Meu pai devorava livros. Eu era um pingo de gente e já achava o máximo ele lá, naquele momento supremo em que a solidão encontra o trono sagrado. Lembro do título de um dos primeiros que li: "A Vida do Elefante Basílio", de Érico Veríssimo. Esse certamente foi um dos primeiros – me amarrei na história maluca daquele elefantinho viajandão, uma mostra do que era capaz um dos monstros sagrados da nossa literatura. Depois veio “Sete Noites de Joãozinho” – muito triste, me fazia lembrar uma história antiga chamada “Marcelino Pão e Vinho”. Mas não desanimei. Um dia ganhei da querida vó postiça Rogéria a Série Taquara-Poca, de Francisco Marins. Uma saga sobre o interior do Brasil nos tempos do descobrimento.
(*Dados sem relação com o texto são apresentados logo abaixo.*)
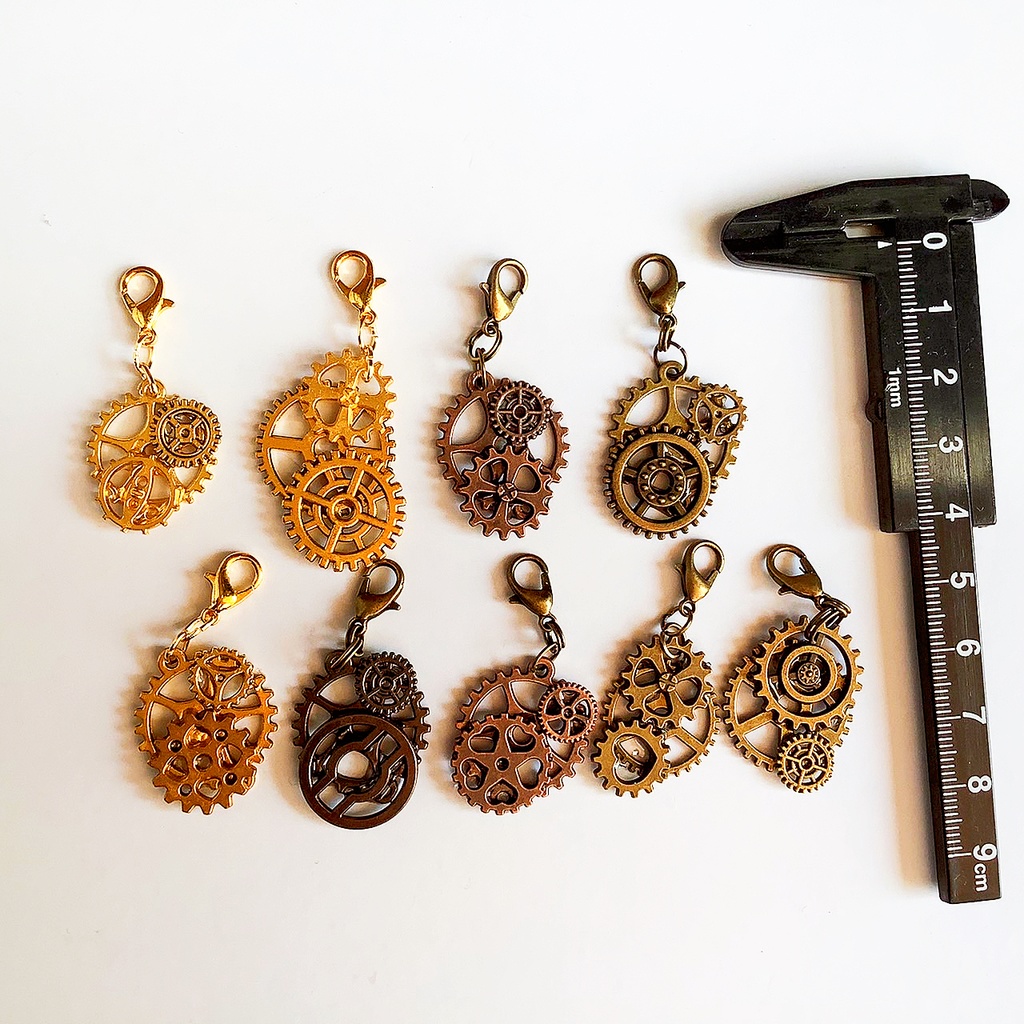 歯車のチャーム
Essa coleção despertou meu interesse por história, mas não passou daí. No colégio, a pressão para ler clássicos da literatura brasileira era grande. Pressão mesmo, porque se algum professor conseguiu seduzir alunos pra leitura ao invés de impor, esse eu não conheci. Tive que ceder: Memórias de um Sargento de Milícias. Mas por pouco tempo – meu pai estava lá outra vez. Bati o olho em Papillon, O Destino do Poseidon, Tubarão, Os Sobreviventes dos Andes...nada adequados pra um garoto, mas a curiosidade de um menino não podia ser tolida.
Um dia, fui pego com um livro embaixo do casaco, saindo da biblioteca do colégio. A Irmã Dirce me segurou pelo braço e, no pavor, o livro caiu. O Tempo e o Vento, também de Érico Veríssimo. Um professor de filosofia disse numa aula que “quem roubava livros não era ladrão, mas sedento do saber”, uma piada que resolvi testar. Claro que não contei isso pra Irmã Dirce, pelo bem do Professor. Como frequentador de carteirinha da biblioteca, tive direito a um trato: dois meses ajudando a organizar os livros no recreio e orientando colegas sobre onde encontrar um ou outro título e a Irmã Dirce esqueceria aquele dia. Aceitei no ato, não queria aquela mancha pra envergonhar meus pais.
Meu pai e a Irmã Dirce, devo a eles o amor pelos livros. Um amor que procuro passar pro meu filho, como contribuição a uma geração feita de Pods, Pads e Tunes. E o livro do Érico Veríssimo? Ganheio o livro, mas tive que doar outro em troca para a biblioteca. Foi mais do que justo, foi transformador.